Au sens large (retenu par la jurisprudence) selon le droit commun général qui donne une large portée à l’article 555 du Code civil : sont tiers, tous ceux qui ne sont pas propriétaires du terrain (possesseur à titre de propriétaire, détenteur réel…).

Selon le droit commun supplétif, l’article 555 sera écarté chaque fois qu’un texte ou une convention aura réglé la question. Ainsi l’article 555 du code civil ne s’applique pas pour le contrat d’emphytéose, le bail commercial qui sont desEx: conventions qui règlent expressément le sort des constructions ou des plantations qui seraient faites par un non propriétaire sur le sol du propriétaire (les parties anticipent le problème).


Problème : que se passe-t-il quand on n’a pas anticipé ?

Le propriétaire et le planteur sont liés par un contrat, mais ils ne prévoient pas le sort d’éventuelles constructions ou plantations.
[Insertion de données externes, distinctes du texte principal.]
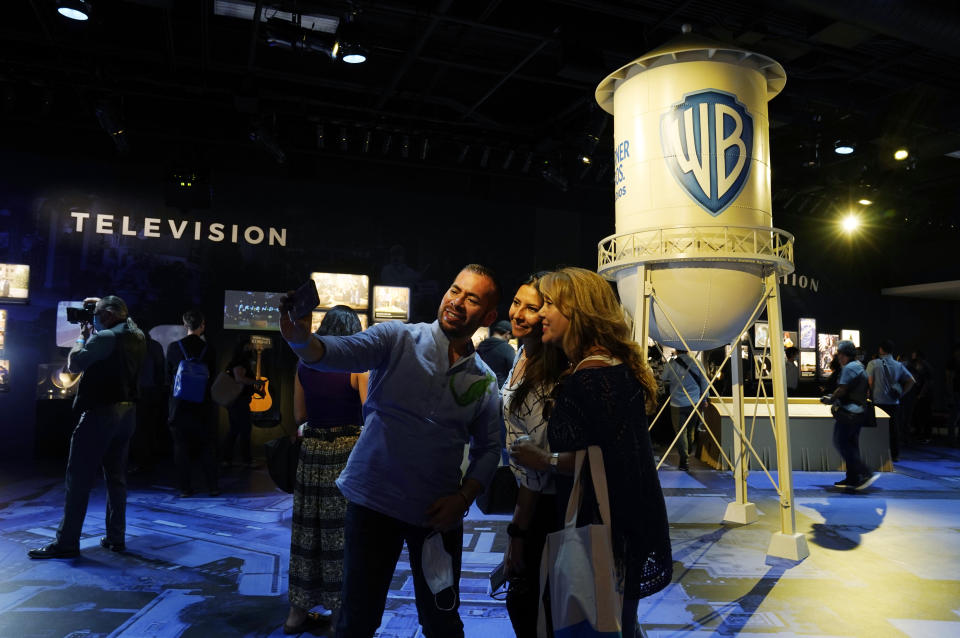 """Visitors shoot a selfie inside the """"Storytelling Showcase"""" at the Warner Bros. Studio Tour Hollywood media preview on June 24, 2021, in Burbank, Calif. (AP Photo/Chris Pizzello)"""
Deux présentations possibles du phénomène. En jurisprudence : on considère que l’article 555 s’appliquait chaque fois qu’il n’y a pas de solution.

Le constructeur n’est pas un tiers, donc on ne peut pas lui appliquer l’article 555 du Code civil. Il faut trouver une solution équilibrée en s’inspirant du principe de l’article 555.
Le cocontractant est un tiers parce qu’on retient une conception large de la notion de tiers. Donc, ici, si le contractant est un tiers, il y aura application de l’article 555.



2. Mécanisme de l’article 555 du Code civil

Par le phénomène de l’accession, la propriété du terrain va s’étendre sur les constructions ou plantations faites par quelqu’un d’autre => c’est une sorte de phénomène d’aspiration.
Mais ces accessoires n’ayant pas été mis par le propriétaire, celui-ci peut refuser le jeu de l’accession :

1ère possibilité : garder la construction :
Le propriétaire laisse l’accession se faire. Il doit dès lors rembourser le prix des accessoires. Il a un choix sur la somme à rembourser (article 555 al.3) il peut :
– rembourser la plus value procurée au fond par implantation de l’accessoire,
– rembourser le coût des matériaux et de la main d’œuvre (à la date de remboursement).
Il y a un souci d’équité. L’indemnité suit le mécanisme de la dette de valeur : on va regarder quelle valeur cela représente et on va actualiser cette valeur. Mais on donne l’avantage au propriétaire, on lui permet de choisir entre ces 2 sommes (la + faible normalement).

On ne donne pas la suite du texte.